|
From: | Jambunathan K |
Subject: | Re: [O] bug in odt export via mathml of equations containing '&' |
Date: | Wed, 09 Nov 2011 02:47:36 +0530 |
User-agent: | Gnus/5.13 (Gnus v5.13) Emacs/24.0.91 (windows-nt) |
Hello Myles The example that you have cited encounters issues on every step along the way - plastex, mathtoweb and odt. I have tried my best to be useful here. I sincerely appreciate you exercising the LaTeX to MathML conversion facilities included in Org. I hope we get robust LaTeX->MathML converters *ultimately*. I see that there is plenty of scope for the LaTeX to MathML converters to improve and mature. This is going to be a long mail. Read on.
#+TITLE: improvements.org #+AUTHOR: Jambunathan K #+EMAIL: address@hidden #+DATE: 2011-11-09 Wed #+DESCRIPTION: #+KEYWORDS: #+LANGUAGE: en #+OPTIONS: H:3 num:t toc:t \n:nil @:t ::t |:t ^:t -:t f:t *:t <:t #+OPTIONS: TeX:t LaTeX:t skip:nil d:nil todo:t pri:nil tags:not-in-toc #+EXPORT_SELECT_TAGS: export #+EXPORT_EXCLUDE_TAGS: noexport #+LINK_UP: #+LINK_HOME: #+XSLT: * Improvements to LaTeX->MathML handling in ODF exporter Firstly, I felt a need for some support infrastructure for working with LaTeX fragments in the ODT exporter. I am listing few things that I have added since our last interaction: 1. Dvipng images & Math formulae created from LaTeX fragments will now have the LaTeX fragment as metadata. i.e., In LibreOffice you can see the LaTeX source by Image/Equation->Right Click->Description 2. New interactive commands - M-x org-export-as-odf and M-x org-export-as-odf-and-open. With these commands you can mark a latex fragment and export it as a odf - OpenDocument formula - document. The MathML source will be available as part of kill ring after the export. (See the docstrings) 3. Embed OpenDocument formula within the exported document by providing a link to *.mathml or *.odf file as below. #+CAPTION: cases with MathJaX [[./mathjax-cases.odf]] A link with neither caption or nor label will formatted inline type while one either or both of these attributes will be formatted as display.
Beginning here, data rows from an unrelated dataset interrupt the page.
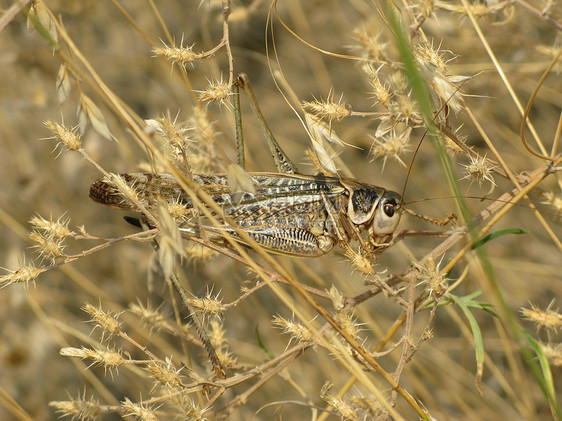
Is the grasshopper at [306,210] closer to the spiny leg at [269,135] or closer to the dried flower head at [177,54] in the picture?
the spiny leg at [269,135]

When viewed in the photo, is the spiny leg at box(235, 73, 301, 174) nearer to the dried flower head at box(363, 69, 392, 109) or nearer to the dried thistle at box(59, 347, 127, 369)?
the dried flower head at box(363, 69, 392, 109)

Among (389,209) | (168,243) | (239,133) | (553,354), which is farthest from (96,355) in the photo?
(553,354)

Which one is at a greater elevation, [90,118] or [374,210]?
[90,118]

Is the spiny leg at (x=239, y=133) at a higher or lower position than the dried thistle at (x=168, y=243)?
lower

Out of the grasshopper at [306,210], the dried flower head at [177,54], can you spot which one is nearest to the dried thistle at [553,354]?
the grasshopper at [306,210]

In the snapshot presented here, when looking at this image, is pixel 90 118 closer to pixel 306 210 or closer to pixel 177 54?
pixel 177 54

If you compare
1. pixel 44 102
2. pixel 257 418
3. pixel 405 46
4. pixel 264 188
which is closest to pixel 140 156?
pixel 44 102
> If an org file contains a latex equation with a '&' in it then when it is > exported to odt it makes dodgy xml. Unzipping the odt, opening the > content.xml and doing M-x rng-first-error gives the message: > > `&' that is not markup must be entered as `&' > > To reproduce, insert this: > > \begin{equation} > \delta_{mn} = > \begin{cases} > 1& \text{if $n=m$}\\ > 0& \text{if $n\nem$} > \end{cases} > \end{equation} > > (which I got from here > http://www.mathtoweb.com/cgi-bin/mathtoweb_users_guide.pl , search for > 'cases') > > into the file math-to-web-with-plastex.org in this post: > http://permalink.gmane.org/gmane.emacs.orgmode/48815 and export as per > instructions. > > There may be a similar error with equations containing '<', '>'.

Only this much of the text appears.